Sin embargo, el 1 de septiembre de 1939 las tropas de Hitler invadieron Polonia y dos días después Inglaterra le declaró la guerra al Tercer Reich. Churchill se incorporó al gobierno y comenzó a primar un ambiente de mayor unidad, pero sin resultados positivos en el ámbito militar y con un deterioro político en el apoyo a Chamberlain, que se manifestó a comienzos de mayo con un intento de censura al gobierno. Aunque la mayoría apoyó a Chamberlain, la verdad es que hubo muchas defecciones y numerosos conservadores votaron en contra. Esto indicaba la necesidad de un cambio de gobierno, que se consolidaría el 9 de mayo. Si bien el Primer Ministro prefería que lo sucediera Edwards Halifax, finalmente este estimó que el hombre indicado era Churchill. El rey Jorge VI le pidió a Winston formar gobierno, para dar paso a una nueva etapa, que sería conocida como Coalición Nacional, y que el nuevo gobernante explica en su obra La Segunda Guerra Mundial, Volumen I (Madrid, La Esfera de los Libros, 2001).

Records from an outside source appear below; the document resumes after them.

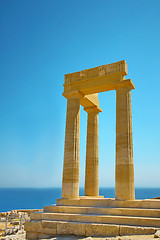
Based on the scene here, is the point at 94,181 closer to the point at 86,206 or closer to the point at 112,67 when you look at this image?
the point at 86,206

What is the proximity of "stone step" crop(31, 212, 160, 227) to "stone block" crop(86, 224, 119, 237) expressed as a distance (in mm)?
654

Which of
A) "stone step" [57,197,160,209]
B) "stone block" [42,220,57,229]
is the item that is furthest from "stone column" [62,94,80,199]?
"stone block" [42,220,57,229]

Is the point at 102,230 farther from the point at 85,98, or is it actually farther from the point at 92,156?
the point at 85,98

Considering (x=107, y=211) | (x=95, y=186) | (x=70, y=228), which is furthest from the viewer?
(x=95, y=186)

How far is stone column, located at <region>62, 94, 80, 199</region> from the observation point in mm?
23000

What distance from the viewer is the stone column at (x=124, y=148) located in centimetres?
2002

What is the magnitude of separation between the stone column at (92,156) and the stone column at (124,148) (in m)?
7.18

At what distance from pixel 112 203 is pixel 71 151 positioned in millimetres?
6947

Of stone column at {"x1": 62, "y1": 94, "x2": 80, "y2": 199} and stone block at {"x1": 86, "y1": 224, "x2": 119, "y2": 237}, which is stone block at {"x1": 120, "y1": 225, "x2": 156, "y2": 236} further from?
stone column at {"x1": 62, "y1": 94, "x2": 80, "y2": 199}

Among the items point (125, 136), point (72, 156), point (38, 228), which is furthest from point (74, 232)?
point (125, 136)

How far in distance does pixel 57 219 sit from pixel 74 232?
2252 mm

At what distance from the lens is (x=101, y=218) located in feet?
58.0

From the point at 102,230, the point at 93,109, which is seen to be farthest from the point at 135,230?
the point at 93,109

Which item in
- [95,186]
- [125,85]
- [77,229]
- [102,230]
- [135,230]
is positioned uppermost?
[125,85]
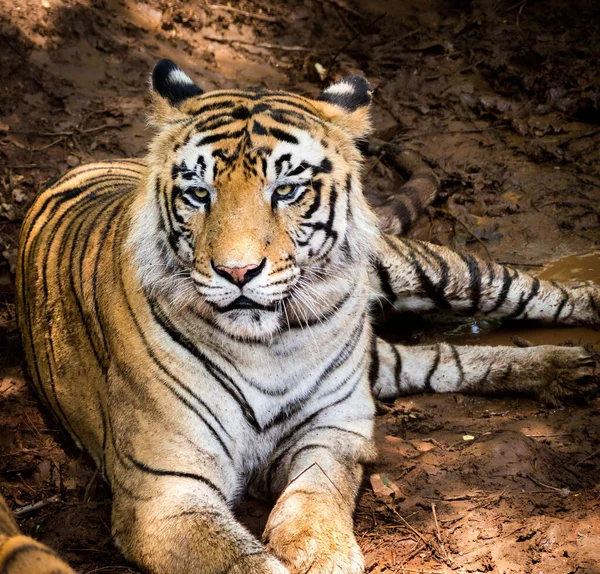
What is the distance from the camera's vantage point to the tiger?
2.79 metres

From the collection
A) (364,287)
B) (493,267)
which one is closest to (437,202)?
(493,267)

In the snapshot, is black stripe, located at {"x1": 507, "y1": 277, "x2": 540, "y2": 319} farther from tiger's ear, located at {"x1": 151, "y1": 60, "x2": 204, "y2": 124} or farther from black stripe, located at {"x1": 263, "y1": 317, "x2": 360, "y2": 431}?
tiger's ear, located at {"x1": 151, "y1": 60, "x2": 204, "y2": 124}

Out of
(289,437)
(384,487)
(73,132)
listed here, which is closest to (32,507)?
(289,437)

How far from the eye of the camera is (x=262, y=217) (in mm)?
2818

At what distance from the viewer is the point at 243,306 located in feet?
9.25

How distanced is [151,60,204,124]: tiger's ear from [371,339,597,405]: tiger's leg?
169 centimetres

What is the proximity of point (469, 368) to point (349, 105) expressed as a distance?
1596mm

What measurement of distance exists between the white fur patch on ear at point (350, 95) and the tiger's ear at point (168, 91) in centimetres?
58

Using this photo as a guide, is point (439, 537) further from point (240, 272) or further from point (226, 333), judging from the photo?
point (240, 272)

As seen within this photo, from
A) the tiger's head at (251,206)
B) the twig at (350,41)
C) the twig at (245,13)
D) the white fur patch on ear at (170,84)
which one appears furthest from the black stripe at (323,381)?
the twig at (245,13)

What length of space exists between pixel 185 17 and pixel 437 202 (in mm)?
2941

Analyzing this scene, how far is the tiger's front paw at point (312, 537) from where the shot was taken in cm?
269

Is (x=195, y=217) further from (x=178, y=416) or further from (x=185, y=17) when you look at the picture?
(x=185, y=17)

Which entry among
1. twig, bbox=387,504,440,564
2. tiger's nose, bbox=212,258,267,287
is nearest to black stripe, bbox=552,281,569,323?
twig, bbox=387,504,440,564
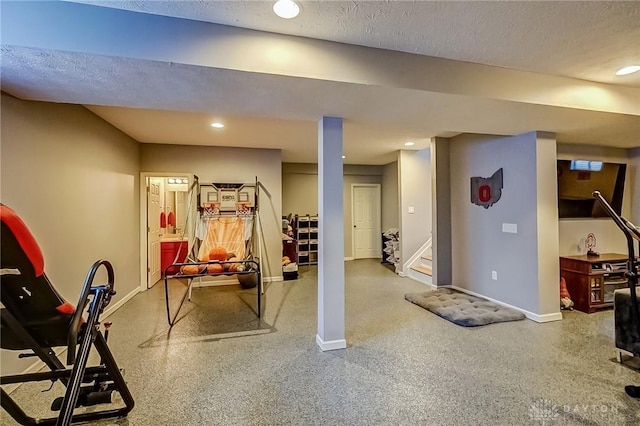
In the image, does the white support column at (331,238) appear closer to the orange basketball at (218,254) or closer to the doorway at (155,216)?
the orange basketball at (218,254)

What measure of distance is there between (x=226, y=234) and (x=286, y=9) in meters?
3.69

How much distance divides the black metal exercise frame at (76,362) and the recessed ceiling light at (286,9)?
1.78 metres

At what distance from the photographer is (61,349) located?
317 centimetres

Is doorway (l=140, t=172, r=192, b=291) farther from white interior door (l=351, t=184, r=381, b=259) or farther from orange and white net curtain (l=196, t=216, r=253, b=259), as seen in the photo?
white interior door (l=351, t=184, r=381, b=259)

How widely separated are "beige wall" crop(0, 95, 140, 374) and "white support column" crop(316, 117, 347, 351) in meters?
2.45

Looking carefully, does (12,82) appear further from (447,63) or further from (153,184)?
(153,184)

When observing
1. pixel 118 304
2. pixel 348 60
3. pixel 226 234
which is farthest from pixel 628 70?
pixel 118 304

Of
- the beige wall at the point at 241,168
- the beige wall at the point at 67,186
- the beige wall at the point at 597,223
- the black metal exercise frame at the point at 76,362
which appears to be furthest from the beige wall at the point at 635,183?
the beige wall at the point at 67,186

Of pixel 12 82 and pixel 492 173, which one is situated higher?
pixel 12 82

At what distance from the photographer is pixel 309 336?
335 centimetres

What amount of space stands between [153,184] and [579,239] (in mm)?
7171

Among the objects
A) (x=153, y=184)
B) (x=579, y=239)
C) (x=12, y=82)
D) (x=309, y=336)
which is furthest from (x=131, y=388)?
(x=579, y=239)

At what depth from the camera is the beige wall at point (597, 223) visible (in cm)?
442

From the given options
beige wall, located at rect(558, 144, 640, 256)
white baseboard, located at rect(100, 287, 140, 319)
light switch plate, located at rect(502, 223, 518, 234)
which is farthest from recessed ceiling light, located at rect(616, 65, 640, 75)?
white baseboard, located at rect(100, 287, 140, 319)
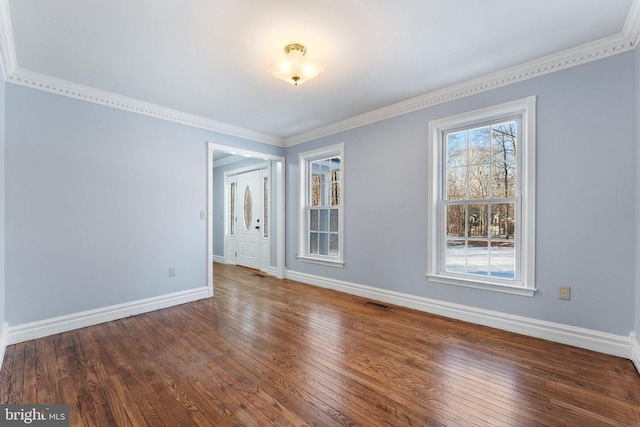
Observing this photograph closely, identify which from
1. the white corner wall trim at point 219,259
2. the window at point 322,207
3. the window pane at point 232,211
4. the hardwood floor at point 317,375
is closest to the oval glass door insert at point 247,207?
the window pane at point 232,211

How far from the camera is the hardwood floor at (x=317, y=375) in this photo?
1697mm

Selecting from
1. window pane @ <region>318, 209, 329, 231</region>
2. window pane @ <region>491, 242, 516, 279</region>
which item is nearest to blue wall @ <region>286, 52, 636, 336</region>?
window pane @ <region>491, 242, 516, 279</region>

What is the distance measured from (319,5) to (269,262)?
464 centimetres

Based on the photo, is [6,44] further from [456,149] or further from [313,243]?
[456,149]

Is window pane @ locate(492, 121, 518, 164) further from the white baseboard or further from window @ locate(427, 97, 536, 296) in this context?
the white baseboard

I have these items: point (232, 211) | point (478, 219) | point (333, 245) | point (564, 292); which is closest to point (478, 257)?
point (478, 219)

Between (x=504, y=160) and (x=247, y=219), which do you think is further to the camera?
(x=247, y=219)

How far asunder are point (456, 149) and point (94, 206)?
4170 mm

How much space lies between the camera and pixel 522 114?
2885mm

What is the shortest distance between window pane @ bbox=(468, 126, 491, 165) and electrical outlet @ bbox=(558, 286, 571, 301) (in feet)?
4.58

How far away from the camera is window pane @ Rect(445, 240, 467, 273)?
3299 millimetres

Finalmente, el 10 de mayo Winston Churchill fue elegido como Primer Ministro, cargo para el cual se había preparado, aunque probablemente a comienzos de la década de 1930 ya lo había abandonado como objetivo político. Sin embargo, su comprensión sobre la dictadura de Hitler, que se mostraría profética, y el estallido de la Segunda Guerra Mundial, hicieron cada vez más necesario un liderazgo como el que él representaba, a pesar de sus polémicas, errores, adversarios y altibajos de popularidad.

El 13 de mayo Winston Churchill dio su primer discurso como Primer Ministro, que sería uno de los más importantes de su vida: “No tengo nada que ofrecer, excepto sangre, sudor, lágrimas y fatiga”. En los años siguientes habría que acometer un enorme desafío: “Combatir por mar, por tierra y por aire, con toda nuestra voluntad y con toda la fuerza que nos dé Dios; combatir contra una tiranía monstruosa, jamás superada en el catálogo oscuro y lamentables de crímenes humanos. Ésa es nuestra política. Me preguntan: ‘¿Cuál es nuestro objetivo?’ Puedo responder con una sola palabra: ‘La victoria, la victoria a toda costa, la victoria a pesar del terror’”.

La oratoria del Primer Ministro, trabajada durante años, que había sido objeto de reflexión y de práctica en los más diversos lugares, probaría ser un gran argumento bélico, como ilustra John Lukacs en Sangre, sudor y lágrimas. Churchill y el discurso que ganó la guerra (Madrid, Turner, 2008). Como señala Roberts, el nuevo líder británico tenía una “sobrenatural capacidad para situarse en el ojo del huracán de la historia”. Ahora tendría cinco años para demostrar que su previsión del problema estaba a la misma altura que su capacidad para resolverlo.